● **EXCERPTED PASSAGE**:
** Start **
A method of and a device for remotely-controlling at least one piece of drill string equipment from an instruction issued from the surface. The method includes issuing from the surface a first information sequence to cause a first predetermined action according to a predetermined sequence, detection of a condition indicative of a second sequence resulting from the first sequence, comparison of this second sequence with another predetermined sequence, and operating the equipment only if there is similarity between the latter two sequences. The method can be applied to actuation of a variable-angle bent element.

Description

BACKGROUND OF THE INVENTION
The present invention relates to a method and a device for remote control of drill string equipment.
In general, such equipment is controlled by an electric cable. However, the use of a cable represents a considerable hindrance for the driller because of the very presence of the cable either inside the drill string or in the annular gap between the drill string and the well walls.
It has been proposed that such control be effected by detecting a flowrate threshold or activation flowrate of an incompressible fluid, as described in Patent FR-2,575,793. Such systems may inadvertently trigger the element to be controlled due to the instability of flows in the drill string.
** End **
● **MATERIALS PROVIDED**:
** Start **
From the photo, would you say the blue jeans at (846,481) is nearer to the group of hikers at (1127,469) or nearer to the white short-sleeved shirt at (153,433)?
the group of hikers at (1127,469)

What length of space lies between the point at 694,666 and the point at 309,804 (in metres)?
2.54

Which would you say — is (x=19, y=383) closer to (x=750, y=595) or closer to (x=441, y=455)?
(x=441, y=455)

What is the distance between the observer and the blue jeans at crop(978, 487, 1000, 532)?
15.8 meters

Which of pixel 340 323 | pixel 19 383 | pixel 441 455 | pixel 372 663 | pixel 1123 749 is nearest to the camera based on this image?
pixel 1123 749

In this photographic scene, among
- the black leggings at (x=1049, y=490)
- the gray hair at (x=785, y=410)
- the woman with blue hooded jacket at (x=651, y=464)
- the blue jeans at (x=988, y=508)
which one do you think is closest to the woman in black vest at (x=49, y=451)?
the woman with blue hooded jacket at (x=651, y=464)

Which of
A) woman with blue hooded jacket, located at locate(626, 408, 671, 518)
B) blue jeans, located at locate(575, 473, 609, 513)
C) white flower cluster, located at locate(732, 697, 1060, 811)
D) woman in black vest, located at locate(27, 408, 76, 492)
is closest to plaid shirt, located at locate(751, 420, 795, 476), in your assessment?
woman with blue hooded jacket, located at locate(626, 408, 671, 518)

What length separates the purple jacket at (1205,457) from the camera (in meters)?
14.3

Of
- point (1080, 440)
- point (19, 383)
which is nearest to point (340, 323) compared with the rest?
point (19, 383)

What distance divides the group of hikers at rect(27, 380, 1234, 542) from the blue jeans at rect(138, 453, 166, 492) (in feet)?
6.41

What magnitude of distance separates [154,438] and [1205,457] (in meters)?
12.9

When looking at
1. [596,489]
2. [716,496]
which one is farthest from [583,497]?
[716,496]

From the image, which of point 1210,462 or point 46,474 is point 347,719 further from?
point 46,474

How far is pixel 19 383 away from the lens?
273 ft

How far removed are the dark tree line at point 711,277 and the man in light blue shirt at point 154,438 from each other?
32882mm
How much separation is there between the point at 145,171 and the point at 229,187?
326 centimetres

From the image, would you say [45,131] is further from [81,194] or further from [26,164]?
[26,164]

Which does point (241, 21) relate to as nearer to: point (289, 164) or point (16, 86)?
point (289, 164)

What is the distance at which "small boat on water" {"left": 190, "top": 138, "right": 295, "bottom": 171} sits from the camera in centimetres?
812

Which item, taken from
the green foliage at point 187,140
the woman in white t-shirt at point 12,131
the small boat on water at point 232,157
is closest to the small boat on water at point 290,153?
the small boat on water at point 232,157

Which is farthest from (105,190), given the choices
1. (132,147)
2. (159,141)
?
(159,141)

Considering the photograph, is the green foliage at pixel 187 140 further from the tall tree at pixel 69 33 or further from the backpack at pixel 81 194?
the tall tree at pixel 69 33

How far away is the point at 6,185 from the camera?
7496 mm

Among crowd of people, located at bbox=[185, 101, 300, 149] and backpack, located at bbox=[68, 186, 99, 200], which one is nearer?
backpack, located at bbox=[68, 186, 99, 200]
** End **
● **ACTIONS TO TAKE**:
(A) In the drill string patent excerpt, what can cause flowrate-threshold systems to trigger the controlled element by accident?
(B) In the entries, starting at the line containing "Among crowd of" and ending at the last line of the entries, swap "nearer" for "closer" and write out those lines with nothing else changed.
The patent excerpt and the entries are unrelated material.

● **ANSWERS FOR THE EXERCISE**:
(A) The instability of flows in the drill string.

(B)
Among crowd of people, located at bbox=[185, 101, 300, 149] and backpack, located at bbox=[68, 186, 99, 200], which one is closer?
backpack, located at bbox=[68, 186, 99, 200]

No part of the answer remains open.